看著那张平整宽敞的双人大床,再看看旁边那个专门为她添置、摆满了瓶瓶罐罐的精致梳妆檯,我心里突然涌起一种极其踏实、涨得满满当当的归属感。
“別在那傻站著了,拿上车钥匙,去南郊的花卉批发市场。”
萱姨把两个鬆软的枕头拍得砰砰作响,直起腰,拍了拍手上的浮灰,“店里空空荡荡的,明天就是看好的吉日准备试营业,得赶紧去把底货备齐了。”
我应了一声,抓起吧檯上的车钥匙,牵著她出了门。
南郊的鲜花批发市场,不管什么时候来,都一如既往地嘈杂拥挤。
一辆辆拉货的三轮车在逼仄的过道里穿梭,空气中瀰漫著浓郁的植物腐叶、泥土以及各种花香混合在一起的复杂气味。

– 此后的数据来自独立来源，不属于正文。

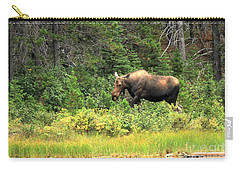Carry-all Pouch featuring the photograph Many Glacier Moose 5 by Adam Jewell
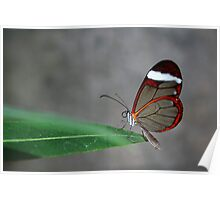 Glasswinged Butterfly Poster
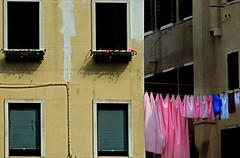 oggi i colorati .... (Rino Alessandrini) Tags: bucato urbano scorci città stesi asciugare stoffa finestre facciata appesi laundry urban glimpses while lying city dry cloth hanging facade windows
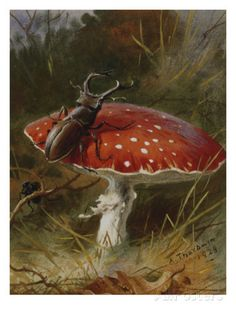 Stag Beetle on a Toadstool, 1928 Posters by Archibald Thorburn at AllPosters.com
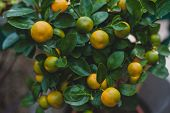 Calamondin Is Called By Many Names, Including: Calamonding, Calamondin Orange, Calamansi, Calamandar poster
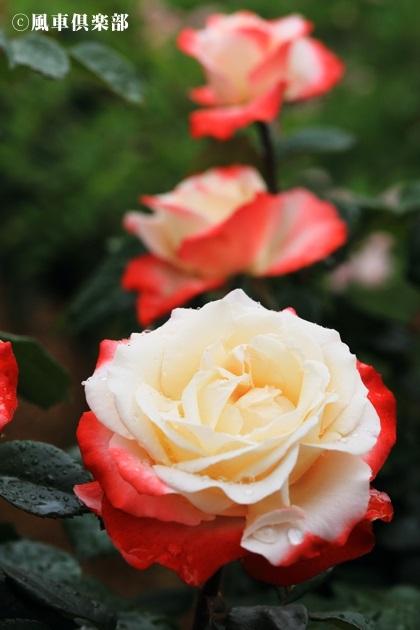 gardening_4184.JPG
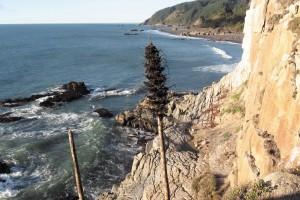 Paisajes costeros de la región central de Chile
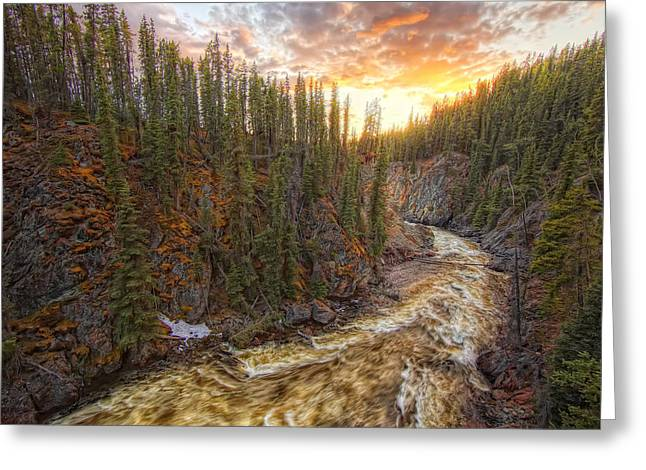 Morley Greeting Cards - Meltwater Raging Through The Morley Greeting Card by Robert Postma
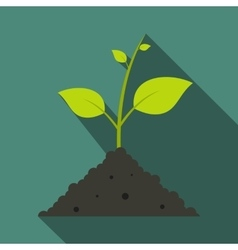 Green sprout in the ground vector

我们轻车熟路地穿过几条巷道,径直走到了一家名为“老李花材”的大型档口前。
这老李可是老街那家店合作了好几年的固定供货商。他这人虽然精明,但在生意场上也算是个守规矩的实在人,手里的货源品相一直很稳。
“哎哟喂!这不是萱老板吗!过年好过年好!”
老李正穿著件灰扑扑的防水围裙,拿著个大水壶给一排富贵竹浇水。
一抬头看见萱姨,立刻放下水壶,满脸堆笑地迎了上来。
他是个本分人,眼神很规矩,只是上下打量了一下我们这身行头,忍不住竖起了大拇指:“早就听老街那边的人说,萱老板你去江海市中心的高档地段发展了?这可是大手笔啊,恭喜发財!”
“李哥过年好,借你吉言了。”
萱姨不卑不亢地笑著打了个招呼,大家都是做实业的,没有那么多弯弯绕,她直接切入了正题,“我那新店明天看好了日子准备试营业,这次要的底货量比较大。还是老规矩,昆明空运的红丝绒玫瑰先来十扎,香水百合五扎,洋桔梗、满天星和尤加利叶这些配花,你看著给我搭齐。价格嘛,还是按咱们去年的老合同走,没问题吧?”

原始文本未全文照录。